Work required
Please copy each line of the records below that holds the word "site".

Given records
Content starts

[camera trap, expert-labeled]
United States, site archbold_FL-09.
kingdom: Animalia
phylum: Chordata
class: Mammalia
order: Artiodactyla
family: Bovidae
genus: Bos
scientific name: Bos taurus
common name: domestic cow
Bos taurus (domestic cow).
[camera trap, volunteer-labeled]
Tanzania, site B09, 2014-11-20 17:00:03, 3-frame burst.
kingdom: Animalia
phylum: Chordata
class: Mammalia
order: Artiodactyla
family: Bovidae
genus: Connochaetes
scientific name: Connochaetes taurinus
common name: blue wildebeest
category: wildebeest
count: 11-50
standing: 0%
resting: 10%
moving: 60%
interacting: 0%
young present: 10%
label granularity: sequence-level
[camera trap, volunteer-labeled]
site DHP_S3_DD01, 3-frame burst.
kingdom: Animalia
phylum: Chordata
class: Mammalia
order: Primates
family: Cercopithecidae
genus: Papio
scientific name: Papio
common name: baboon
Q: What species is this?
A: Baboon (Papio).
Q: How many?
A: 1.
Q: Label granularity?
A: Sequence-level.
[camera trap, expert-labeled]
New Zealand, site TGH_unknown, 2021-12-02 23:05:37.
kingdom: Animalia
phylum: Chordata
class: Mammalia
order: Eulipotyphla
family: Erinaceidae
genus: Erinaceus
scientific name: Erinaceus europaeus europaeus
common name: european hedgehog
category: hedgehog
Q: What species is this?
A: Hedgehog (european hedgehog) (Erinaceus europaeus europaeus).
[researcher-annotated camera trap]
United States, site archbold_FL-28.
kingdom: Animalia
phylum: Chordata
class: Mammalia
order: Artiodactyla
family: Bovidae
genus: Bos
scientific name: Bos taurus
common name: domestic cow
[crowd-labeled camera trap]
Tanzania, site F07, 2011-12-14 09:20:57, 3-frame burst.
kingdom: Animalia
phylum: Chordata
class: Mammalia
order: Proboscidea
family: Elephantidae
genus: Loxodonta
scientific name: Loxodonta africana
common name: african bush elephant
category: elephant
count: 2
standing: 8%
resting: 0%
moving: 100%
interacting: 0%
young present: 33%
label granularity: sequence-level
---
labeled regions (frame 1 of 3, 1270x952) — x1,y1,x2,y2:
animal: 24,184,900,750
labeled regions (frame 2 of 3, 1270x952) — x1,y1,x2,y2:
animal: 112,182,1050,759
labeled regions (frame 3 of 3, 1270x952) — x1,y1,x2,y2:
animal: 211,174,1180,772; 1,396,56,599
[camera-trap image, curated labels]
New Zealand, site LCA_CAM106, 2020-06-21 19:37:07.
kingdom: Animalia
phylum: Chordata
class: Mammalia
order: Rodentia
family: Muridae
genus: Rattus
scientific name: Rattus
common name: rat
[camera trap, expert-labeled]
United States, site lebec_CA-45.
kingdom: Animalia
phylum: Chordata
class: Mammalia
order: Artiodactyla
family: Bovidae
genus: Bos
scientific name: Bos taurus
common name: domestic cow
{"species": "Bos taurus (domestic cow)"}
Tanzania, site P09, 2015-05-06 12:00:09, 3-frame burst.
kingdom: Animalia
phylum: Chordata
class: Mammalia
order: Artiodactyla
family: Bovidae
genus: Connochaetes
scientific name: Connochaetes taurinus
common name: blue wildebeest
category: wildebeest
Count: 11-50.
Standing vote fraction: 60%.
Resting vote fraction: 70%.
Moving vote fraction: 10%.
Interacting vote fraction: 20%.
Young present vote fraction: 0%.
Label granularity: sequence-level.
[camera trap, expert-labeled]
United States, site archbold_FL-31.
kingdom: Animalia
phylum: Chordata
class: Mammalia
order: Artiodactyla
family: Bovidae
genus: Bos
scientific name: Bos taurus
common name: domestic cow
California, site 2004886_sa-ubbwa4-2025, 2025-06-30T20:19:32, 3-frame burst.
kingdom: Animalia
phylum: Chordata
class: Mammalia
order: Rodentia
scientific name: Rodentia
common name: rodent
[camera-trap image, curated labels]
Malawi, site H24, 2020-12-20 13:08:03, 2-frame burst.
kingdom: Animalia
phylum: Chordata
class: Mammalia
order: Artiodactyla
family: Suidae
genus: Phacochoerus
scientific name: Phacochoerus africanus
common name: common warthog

Content ends

Problem solution
United States, site archbold_FL-09.
Tanzania, site B09, 2014-11-20 17:00:03, 3-frame burst.
site DHP_S3_DD01, 3-frame burst.
New Zealand, site TGH_unknown, 2021-12-02 23:05:37.
United States, site archbold_FL-28.
Tanzania, site F07, 2011-12-14 09:20:57, 3-frame burst.
New Zealand, site LCA_CAM106, 2020-06-21 19:37:07.
United States, site lebec_CA-45.
Tanzania, site P09, 2015-05-06 12:00:09, 3-frame burst.
United States, site archbold_FL-31.
California, site 2004886_sa-ubbwa4-2025, 2025-06-30T20:19:32, 3-frame burst.
Malawi, site H24, 2020-12-20 13:08:03, 2-frame burst.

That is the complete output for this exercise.